In the dam-break excerpt below, what are the upstream and downstream water depths at the start of the partial dam-break simulation?

#### [Document excerpt]
---*---

Figure 2 indicates that the simulated water surface profile based on the SPFS-LB model agrees well with the computed results obtained from the analysis formula of reference (60 s after dam failure) [19], especially in the horizontal section of approximately stable zone and the descending section of the single fluctuation zone. The comparison reveals that the SPFS-LB model can provide good capture capability for dam-break waves, and can compute the propagation velocity and evolution state of dam-break waves accurately. As for the sudden change of wave surfaces (for instance, comparison of the surfaces at the distance of 385 m, 965 m, and 1555 m in Figure 3a), the simulated result is slightly different from the reference, which means the present method is deficient in capturing shock waves. In the field of hydraulic projects, the purposes of studies are to determine the height and the velocity of surges instead of shock waves, so the accurate simulation of shock waves is not so important.

3.2. Partial Dam-Break Flow

It is assumed that the upstream reservoir and downstream reservoir are both flat channels with a width of 200 m and a length of 100 m. The dam site is in the middle of the channel (X = 0 m), and the gap is located 95–170 m from the dam body (Y = 95–170 m, see Figure 4). At the beginning of the simulation, the upstream water depth is H = 10 m and downstream depth is h = 5 m.
In this case, a 384 × 384 × 19 uniform lattice (Δx = 0.52 m) is conducted to the simulation. All the boundaries of the computational domain, including the dam body, are set as nonslip walls. The thickness of the dam body is double the lattice length (Δx). The water surface t = 10.1 s after dam failure is shown in Figure 3, and the velocity distribution and streamline are shown in Figure 4 at time t = 1.5 s, 6 s and 12 s.
When the partial dam break appears, there is a negative wave propagating to the upstream channel and a positive wave propagating to the downstream channel, and the wave propels in an arc shape. Upstream of the dam, the water around the dam flows towards the gap, and the water surface forms a “funnel” shape. The “funnel” shape enlarges and moves upstream as time goes by. At the downstream of the dam, the positive wave generates backflows around the dam and forms vertical-axis vortices on both sides of the dam gap. The above simulated results are consistent with the existing knowledge on partial dam-break flows [16,20]. The computed results of the SPFS-LB model and shallow water model are compared in Figure 5. It can be seen from Figure 5 that the wavefront position and wave profile of SPFS-LB model are approximately the same as the reference [16], which means that the model proposed in this paper can accurately capture the generation and development process of partial dam-break flow.

---*---

#### [Extracted data]
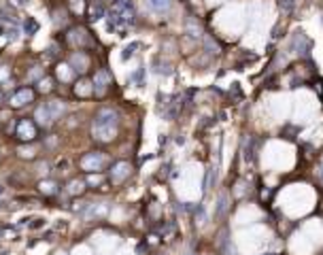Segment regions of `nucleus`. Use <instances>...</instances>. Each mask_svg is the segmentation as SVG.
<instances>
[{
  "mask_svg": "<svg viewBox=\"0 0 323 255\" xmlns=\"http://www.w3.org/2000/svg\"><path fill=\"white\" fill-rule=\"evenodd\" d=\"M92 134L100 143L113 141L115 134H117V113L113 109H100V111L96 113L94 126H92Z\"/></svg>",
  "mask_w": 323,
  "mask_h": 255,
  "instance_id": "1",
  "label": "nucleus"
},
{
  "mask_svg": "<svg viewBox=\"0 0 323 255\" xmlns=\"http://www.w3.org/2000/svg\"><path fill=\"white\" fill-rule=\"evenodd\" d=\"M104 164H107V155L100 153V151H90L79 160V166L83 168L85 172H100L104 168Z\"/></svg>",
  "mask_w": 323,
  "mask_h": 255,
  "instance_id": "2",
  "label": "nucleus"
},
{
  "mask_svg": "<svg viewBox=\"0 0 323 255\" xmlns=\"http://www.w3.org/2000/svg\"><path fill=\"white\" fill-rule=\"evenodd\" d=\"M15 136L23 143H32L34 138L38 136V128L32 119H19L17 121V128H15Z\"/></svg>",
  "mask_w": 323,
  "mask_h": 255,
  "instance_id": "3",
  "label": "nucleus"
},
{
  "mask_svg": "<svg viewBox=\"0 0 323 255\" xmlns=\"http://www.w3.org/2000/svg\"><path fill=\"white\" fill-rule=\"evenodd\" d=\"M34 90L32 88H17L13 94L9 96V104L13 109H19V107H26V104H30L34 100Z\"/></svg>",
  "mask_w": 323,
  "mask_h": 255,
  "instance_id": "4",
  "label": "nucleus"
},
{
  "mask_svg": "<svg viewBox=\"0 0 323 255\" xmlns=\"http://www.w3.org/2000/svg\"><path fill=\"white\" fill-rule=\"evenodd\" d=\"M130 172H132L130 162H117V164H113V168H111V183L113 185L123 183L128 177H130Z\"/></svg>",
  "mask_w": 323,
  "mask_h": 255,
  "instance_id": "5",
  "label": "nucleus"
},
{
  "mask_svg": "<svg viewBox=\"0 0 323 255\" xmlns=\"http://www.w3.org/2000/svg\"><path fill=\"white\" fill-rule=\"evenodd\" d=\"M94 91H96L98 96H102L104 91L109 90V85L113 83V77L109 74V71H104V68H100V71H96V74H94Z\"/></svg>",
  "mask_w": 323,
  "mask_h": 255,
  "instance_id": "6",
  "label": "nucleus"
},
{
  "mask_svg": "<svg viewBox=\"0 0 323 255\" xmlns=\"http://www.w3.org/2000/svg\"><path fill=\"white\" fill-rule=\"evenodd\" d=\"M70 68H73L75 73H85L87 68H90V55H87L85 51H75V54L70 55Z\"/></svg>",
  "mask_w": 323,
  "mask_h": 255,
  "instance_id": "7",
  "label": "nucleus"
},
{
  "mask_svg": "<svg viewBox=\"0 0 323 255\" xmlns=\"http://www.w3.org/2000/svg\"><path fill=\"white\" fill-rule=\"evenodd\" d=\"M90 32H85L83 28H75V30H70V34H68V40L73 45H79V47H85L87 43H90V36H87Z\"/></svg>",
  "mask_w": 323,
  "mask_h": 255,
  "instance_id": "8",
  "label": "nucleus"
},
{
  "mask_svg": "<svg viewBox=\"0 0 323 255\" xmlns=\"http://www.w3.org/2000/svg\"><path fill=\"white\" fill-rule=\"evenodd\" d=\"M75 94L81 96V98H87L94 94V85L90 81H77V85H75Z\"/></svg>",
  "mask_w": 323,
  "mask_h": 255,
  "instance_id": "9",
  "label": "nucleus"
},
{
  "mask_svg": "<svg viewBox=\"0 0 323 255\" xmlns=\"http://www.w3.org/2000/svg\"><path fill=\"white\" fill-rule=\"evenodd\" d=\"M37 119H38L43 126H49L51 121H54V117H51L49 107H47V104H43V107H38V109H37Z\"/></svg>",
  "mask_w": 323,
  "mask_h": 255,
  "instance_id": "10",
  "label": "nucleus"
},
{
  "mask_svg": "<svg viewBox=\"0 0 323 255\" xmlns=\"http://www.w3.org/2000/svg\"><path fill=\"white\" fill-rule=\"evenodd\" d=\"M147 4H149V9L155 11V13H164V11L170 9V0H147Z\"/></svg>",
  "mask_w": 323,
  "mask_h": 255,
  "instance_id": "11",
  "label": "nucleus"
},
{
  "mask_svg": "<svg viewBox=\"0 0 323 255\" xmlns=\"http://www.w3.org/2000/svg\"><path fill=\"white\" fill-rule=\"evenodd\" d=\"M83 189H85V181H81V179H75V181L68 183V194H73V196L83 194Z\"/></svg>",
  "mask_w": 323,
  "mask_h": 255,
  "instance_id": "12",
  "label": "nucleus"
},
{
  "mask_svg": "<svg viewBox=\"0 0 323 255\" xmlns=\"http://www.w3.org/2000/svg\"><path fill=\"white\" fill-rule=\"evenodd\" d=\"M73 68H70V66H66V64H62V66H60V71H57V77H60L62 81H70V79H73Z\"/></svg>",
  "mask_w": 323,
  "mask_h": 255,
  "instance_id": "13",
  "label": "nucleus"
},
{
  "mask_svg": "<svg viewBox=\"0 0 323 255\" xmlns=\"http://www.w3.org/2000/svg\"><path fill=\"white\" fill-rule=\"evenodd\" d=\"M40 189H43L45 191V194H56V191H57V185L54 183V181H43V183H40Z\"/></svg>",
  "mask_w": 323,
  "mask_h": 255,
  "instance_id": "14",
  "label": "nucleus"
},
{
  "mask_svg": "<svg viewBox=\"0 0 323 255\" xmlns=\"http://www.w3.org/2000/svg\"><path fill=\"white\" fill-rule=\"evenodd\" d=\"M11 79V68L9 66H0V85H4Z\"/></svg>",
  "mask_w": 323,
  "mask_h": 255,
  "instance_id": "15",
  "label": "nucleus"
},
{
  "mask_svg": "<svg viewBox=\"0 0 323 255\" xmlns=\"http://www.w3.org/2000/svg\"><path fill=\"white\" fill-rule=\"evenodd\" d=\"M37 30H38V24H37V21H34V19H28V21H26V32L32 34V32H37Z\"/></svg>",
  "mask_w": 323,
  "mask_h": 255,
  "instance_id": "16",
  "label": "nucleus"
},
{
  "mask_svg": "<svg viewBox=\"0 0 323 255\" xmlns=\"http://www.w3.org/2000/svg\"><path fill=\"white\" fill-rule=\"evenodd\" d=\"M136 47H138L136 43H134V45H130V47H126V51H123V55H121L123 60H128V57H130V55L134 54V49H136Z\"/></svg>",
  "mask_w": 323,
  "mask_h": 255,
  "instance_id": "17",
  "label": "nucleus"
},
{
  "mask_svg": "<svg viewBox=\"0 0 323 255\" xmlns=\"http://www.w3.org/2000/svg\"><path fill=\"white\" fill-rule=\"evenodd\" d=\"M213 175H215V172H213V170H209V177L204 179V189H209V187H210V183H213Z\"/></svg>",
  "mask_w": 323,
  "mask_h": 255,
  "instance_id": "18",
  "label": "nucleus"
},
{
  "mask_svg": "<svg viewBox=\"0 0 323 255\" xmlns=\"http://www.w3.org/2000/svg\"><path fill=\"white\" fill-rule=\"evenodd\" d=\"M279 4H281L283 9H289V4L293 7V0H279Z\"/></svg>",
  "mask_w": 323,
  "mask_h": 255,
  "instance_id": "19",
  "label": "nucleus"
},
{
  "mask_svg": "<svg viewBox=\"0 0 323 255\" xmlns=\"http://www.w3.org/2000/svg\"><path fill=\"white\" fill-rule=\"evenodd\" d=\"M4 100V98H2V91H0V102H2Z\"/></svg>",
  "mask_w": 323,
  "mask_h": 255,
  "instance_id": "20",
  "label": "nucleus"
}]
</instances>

---*---

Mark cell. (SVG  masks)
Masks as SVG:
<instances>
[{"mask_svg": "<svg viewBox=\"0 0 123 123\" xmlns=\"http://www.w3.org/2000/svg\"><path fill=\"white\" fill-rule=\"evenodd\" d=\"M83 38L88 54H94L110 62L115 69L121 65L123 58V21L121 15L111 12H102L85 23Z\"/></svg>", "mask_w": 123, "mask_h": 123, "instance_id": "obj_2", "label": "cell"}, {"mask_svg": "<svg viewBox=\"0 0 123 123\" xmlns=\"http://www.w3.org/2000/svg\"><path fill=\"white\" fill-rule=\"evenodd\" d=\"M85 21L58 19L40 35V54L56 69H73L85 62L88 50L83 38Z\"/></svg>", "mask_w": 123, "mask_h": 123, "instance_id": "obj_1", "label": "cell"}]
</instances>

---*---

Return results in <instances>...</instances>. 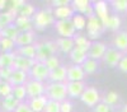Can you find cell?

---*---

#### [Output below]
The upstream water depth is 10 m, and the downstream depth is 5 m.